** Information follows **

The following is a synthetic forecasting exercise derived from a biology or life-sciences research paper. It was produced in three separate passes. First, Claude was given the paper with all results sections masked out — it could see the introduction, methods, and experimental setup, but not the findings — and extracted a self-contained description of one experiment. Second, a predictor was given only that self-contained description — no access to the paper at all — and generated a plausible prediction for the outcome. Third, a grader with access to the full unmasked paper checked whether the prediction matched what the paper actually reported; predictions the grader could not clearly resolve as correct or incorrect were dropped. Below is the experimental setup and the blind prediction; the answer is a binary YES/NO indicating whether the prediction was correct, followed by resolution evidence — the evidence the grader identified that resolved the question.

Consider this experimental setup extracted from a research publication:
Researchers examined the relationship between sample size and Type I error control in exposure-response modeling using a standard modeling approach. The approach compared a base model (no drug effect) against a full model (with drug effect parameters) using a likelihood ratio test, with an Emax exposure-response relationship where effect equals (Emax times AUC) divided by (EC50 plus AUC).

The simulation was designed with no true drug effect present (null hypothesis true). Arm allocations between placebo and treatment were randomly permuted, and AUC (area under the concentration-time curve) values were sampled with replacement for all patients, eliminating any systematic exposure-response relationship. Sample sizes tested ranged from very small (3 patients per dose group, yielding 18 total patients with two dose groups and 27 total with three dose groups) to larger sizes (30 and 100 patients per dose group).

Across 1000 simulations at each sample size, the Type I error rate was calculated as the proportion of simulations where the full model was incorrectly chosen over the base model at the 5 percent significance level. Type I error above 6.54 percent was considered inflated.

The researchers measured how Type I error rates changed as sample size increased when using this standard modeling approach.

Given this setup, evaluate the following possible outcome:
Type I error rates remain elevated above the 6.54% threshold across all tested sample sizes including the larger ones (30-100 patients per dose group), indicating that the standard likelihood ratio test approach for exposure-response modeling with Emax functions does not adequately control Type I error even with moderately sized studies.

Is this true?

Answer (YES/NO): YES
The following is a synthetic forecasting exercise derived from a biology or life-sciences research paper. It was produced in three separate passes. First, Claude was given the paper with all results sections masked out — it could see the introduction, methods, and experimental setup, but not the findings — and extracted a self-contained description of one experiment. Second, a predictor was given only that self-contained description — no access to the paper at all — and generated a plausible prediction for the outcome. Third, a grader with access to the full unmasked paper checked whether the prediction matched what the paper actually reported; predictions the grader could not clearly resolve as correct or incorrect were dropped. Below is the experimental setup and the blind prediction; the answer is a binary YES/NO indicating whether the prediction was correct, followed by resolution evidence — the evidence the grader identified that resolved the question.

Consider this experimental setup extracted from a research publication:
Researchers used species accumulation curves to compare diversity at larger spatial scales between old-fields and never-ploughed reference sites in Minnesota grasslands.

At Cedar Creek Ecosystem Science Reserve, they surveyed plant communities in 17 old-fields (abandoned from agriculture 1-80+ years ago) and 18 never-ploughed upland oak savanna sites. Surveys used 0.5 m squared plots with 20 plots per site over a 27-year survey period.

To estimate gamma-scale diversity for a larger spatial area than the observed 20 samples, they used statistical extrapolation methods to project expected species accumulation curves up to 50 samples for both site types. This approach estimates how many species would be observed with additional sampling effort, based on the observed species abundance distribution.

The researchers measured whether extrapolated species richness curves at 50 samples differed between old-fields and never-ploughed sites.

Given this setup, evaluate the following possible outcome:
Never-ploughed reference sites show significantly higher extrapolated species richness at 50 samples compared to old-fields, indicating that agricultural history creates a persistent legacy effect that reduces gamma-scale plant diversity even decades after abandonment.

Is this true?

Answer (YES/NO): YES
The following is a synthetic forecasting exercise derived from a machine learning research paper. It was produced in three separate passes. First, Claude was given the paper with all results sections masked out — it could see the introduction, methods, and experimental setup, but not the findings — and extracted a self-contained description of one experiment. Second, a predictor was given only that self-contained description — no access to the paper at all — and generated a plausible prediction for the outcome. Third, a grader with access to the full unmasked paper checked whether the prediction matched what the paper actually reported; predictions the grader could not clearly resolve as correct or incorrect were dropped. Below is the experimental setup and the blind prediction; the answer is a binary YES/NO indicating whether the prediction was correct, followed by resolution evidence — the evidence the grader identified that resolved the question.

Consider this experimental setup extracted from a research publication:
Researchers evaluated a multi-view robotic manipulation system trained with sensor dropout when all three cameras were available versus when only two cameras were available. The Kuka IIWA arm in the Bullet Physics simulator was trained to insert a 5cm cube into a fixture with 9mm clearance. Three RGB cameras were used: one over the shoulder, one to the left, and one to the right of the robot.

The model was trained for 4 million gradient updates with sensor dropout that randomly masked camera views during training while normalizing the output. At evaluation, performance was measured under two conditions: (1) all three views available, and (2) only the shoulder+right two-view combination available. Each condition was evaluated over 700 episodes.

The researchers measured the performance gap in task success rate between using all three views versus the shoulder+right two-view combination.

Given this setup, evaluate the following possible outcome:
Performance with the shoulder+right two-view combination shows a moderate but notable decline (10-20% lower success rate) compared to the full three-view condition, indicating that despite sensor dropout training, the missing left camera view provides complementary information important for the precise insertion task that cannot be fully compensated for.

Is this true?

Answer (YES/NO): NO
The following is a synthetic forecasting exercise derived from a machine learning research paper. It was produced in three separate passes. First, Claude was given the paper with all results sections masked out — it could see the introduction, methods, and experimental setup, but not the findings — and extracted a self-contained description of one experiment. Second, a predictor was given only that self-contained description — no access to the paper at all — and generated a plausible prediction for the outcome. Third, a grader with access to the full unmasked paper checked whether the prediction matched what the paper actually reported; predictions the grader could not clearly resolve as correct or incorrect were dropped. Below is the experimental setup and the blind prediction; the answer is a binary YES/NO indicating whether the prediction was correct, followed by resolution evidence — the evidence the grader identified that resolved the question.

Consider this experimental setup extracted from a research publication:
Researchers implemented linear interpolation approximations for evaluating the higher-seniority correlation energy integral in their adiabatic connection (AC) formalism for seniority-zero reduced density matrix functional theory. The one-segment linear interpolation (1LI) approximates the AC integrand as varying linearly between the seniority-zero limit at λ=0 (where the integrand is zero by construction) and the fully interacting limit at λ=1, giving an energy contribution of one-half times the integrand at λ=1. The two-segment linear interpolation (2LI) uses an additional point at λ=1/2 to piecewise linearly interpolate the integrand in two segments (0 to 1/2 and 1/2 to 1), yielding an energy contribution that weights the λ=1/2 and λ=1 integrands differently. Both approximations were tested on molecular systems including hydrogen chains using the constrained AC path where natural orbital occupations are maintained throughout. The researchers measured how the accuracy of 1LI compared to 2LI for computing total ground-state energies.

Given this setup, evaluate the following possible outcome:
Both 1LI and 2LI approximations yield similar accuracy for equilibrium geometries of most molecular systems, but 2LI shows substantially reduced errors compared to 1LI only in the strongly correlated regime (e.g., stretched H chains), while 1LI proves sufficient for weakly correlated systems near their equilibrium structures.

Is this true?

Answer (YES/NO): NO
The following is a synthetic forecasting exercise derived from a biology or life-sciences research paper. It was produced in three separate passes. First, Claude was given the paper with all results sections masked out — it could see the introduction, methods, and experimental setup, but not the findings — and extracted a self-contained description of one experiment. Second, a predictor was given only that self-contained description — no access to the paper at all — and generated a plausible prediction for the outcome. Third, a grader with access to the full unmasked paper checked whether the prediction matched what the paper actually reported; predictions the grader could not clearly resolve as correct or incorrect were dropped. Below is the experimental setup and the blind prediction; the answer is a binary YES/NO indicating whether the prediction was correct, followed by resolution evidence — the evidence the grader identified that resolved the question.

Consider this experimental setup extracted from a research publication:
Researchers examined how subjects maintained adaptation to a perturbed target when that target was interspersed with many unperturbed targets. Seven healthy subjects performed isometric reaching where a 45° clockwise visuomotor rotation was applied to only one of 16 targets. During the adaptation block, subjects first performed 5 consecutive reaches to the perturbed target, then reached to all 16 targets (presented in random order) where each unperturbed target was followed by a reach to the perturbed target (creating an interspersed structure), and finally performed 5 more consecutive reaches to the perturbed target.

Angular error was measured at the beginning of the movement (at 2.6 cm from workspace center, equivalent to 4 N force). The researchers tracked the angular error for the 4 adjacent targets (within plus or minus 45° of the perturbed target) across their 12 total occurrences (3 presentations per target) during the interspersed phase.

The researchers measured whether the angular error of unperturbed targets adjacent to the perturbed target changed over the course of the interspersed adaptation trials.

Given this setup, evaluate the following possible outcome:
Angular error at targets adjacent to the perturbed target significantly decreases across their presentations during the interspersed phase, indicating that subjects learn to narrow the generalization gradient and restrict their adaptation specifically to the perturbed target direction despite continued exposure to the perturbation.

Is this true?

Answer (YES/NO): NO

** End of Information **

#### [Exercise details]
If the string "spatial" appears in a line of the entries, report the line.

#### [Exercise result]
Researchers used species accumulation curves to compare diversity at larger spatial scales between old-fields and never-ploughed reference sites in Minnesota grasslands.
To estimate gamma-scale diversity for a larger spatial area than the observed 20 samples, they used statistical extrapolation methods to project expected species accumulation curves up to 50 samples for both site types. This approach estimates how many species would be observed with additional sampling effort, based on the observed species abundance distribution.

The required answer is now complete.